* begin TASK INPUTS *
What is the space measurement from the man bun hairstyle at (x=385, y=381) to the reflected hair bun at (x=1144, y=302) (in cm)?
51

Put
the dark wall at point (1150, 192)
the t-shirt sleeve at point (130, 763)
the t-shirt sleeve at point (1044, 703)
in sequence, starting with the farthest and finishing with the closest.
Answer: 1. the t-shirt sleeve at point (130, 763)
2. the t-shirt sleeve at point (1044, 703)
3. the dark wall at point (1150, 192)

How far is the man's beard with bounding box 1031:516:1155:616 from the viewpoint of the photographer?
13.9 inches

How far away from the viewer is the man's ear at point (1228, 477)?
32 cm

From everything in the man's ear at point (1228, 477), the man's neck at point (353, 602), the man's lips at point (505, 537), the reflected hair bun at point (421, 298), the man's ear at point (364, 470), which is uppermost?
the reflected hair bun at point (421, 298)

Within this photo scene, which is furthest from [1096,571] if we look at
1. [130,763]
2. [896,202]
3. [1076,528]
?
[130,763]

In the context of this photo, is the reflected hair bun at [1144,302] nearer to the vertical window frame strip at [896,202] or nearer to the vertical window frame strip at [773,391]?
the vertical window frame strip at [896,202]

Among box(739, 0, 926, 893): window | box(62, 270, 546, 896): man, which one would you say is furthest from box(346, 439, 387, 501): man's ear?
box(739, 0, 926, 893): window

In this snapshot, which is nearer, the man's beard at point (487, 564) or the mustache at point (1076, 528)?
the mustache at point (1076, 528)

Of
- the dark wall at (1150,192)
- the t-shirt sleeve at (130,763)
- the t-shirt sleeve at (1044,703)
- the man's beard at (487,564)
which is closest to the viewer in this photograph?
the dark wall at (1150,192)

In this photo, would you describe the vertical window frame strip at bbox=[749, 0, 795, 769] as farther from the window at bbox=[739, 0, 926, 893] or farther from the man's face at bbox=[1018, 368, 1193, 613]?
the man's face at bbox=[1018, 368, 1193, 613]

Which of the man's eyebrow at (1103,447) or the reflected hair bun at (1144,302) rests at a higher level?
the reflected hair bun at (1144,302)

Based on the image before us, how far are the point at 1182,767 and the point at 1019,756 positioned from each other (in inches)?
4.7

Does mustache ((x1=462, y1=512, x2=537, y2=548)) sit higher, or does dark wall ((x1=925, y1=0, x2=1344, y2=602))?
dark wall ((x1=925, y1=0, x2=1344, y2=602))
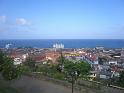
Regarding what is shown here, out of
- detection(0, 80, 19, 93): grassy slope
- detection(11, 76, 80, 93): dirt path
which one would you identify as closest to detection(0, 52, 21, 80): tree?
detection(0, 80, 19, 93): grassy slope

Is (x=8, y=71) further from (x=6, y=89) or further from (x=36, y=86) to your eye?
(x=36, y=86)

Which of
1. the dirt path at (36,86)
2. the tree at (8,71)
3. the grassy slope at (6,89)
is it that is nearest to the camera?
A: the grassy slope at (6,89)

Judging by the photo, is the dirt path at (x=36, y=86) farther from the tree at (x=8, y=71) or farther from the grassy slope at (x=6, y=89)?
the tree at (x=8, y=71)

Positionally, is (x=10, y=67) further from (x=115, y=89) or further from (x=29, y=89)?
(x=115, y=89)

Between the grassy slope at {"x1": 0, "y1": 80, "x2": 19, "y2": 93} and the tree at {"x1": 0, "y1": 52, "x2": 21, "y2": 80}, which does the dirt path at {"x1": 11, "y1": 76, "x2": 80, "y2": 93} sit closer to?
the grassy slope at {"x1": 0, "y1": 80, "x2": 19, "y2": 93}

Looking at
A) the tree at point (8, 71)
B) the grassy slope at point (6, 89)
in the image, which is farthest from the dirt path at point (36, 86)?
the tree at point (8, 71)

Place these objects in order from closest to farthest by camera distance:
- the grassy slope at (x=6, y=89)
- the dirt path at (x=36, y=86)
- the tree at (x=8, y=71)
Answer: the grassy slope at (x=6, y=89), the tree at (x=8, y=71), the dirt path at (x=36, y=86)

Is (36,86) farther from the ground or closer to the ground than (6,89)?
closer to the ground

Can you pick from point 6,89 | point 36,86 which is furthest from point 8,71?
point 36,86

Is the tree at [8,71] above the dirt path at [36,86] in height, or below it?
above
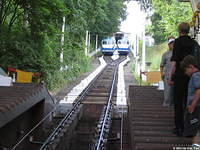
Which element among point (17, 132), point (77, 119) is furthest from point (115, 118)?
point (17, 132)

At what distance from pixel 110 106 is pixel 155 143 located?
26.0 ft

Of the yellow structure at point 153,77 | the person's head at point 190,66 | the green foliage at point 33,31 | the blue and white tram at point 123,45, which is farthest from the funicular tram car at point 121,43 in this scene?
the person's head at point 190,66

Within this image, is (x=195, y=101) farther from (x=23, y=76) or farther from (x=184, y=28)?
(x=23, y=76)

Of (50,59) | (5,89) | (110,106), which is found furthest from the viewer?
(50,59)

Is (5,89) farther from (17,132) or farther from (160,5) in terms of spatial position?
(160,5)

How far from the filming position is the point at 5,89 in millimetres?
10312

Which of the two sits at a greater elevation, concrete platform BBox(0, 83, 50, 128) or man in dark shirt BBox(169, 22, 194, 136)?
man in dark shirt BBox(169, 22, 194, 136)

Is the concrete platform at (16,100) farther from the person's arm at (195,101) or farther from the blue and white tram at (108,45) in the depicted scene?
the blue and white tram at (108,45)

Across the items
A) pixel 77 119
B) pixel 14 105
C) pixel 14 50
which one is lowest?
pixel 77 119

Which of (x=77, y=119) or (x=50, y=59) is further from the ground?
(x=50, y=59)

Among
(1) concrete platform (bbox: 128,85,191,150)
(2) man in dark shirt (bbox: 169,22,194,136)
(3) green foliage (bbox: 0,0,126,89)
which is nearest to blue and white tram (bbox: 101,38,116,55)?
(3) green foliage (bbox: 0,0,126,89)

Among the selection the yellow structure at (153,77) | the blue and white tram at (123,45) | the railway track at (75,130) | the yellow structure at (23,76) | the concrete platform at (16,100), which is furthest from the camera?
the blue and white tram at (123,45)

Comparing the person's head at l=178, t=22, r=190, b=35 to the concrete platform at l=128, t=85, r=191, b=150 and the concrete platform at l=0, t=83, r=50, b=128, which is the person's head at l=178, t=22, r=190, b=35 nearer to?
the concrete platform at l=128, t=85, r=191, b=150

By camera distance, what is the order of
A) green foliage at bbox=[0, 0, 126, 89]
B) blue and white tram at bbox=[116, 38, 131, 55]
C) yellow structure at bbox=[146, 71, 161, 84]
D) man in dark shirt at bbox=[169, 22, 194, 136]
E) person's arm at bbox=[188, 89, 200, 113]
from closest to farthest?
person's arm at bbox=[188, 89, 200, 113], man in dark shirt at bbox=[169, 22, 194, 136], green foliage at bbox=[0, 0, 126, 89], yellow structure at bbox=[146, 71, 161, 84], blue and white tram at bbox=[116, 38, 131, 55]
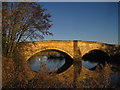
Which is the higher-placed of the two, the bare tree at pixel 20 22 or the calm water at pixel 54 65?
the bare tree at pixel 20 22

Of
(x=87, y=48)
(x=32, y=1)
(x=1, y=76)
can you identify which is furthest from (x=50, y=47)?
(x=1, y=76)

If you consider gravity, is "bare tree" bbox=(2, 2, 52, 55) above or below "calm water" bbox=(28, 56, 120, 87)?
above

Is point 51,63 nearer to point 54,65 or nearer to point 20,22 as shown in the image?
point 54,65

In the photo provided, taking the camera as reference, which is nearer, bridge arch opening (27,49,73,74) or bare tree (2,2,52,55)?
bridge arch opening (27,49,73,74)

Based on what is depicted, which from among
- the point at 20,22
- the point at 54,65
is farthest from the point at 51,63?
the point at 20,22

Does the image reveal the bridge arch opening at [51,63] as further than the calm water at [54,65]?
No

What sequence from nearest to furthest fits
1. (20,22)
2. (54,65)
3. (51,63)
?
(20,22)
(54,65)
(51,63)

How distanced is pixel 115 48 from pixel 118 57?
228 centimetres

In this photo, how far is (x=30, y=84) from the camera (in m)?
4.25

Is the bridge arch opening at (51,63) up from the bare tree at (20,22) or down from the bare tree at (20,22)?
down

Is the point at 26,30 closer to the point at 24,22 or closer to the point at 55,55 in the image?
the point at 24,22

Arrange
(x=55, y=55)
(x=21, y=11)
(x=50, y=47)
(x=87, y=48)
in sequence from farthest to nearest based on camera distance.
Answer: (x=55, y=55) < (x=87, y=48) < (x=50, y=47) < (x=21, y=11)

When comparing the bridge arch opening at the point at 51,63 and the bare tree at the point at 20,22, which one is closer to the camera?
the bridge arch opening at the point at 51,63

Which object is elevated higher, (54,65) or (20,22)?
* end TASK INPUTS *
SET EXERCISE → Starting at the line that contains "Based on what is depicted, which from among", copy each line exactly through the end of the listing above. Include that first line and the last one, and add nothing.

SOLVED EXERCISE →
Based on what is depicted, which from among
- the point at 20,22
- the point at 54,65
is farthest from the point at 51,63?
the point at 20,22

Does the image reveal the bridge arch opening at [51,63] as further than the calm water at [54,65]?
No

What sequence from nearest to furthest fits
1. (20,22)
2. (54,65)
3. (51,63)
?
(20,22)
(54,65)
(51,63)

How distanced is pixel 115 48 from pixel 118 57?
228 centimetres

In this photo, how far is (x=30, y=84) from the camera (in m)?
4.25

Is the bridge arch opening at (51,63) up from the bare tree at (20,22) or down from the bare tree at (20,22)?
down

Is the point at 26,30 closer to the point at 24,22 or closer to the point at 55,55 in the image?
the point at 24,22

Arrange
(x=55, y=55)
(x=21, y=11)
(x=50, y=47)
(x=87, y=48)
in sequence from farthest to nearest based on camera distance.
Answer: (x=55, y=55) < (x=87, y=48) < (x=50, y=47) < (x=21, y=11)

When comparing the bridge arch opening at the point at 51,63 and the bare tree at the point at 20,22, which one is closer to the camera?
the bridge arch opening at the point at 51,63

Which object is elevated higher, (54,65) or (20,22)?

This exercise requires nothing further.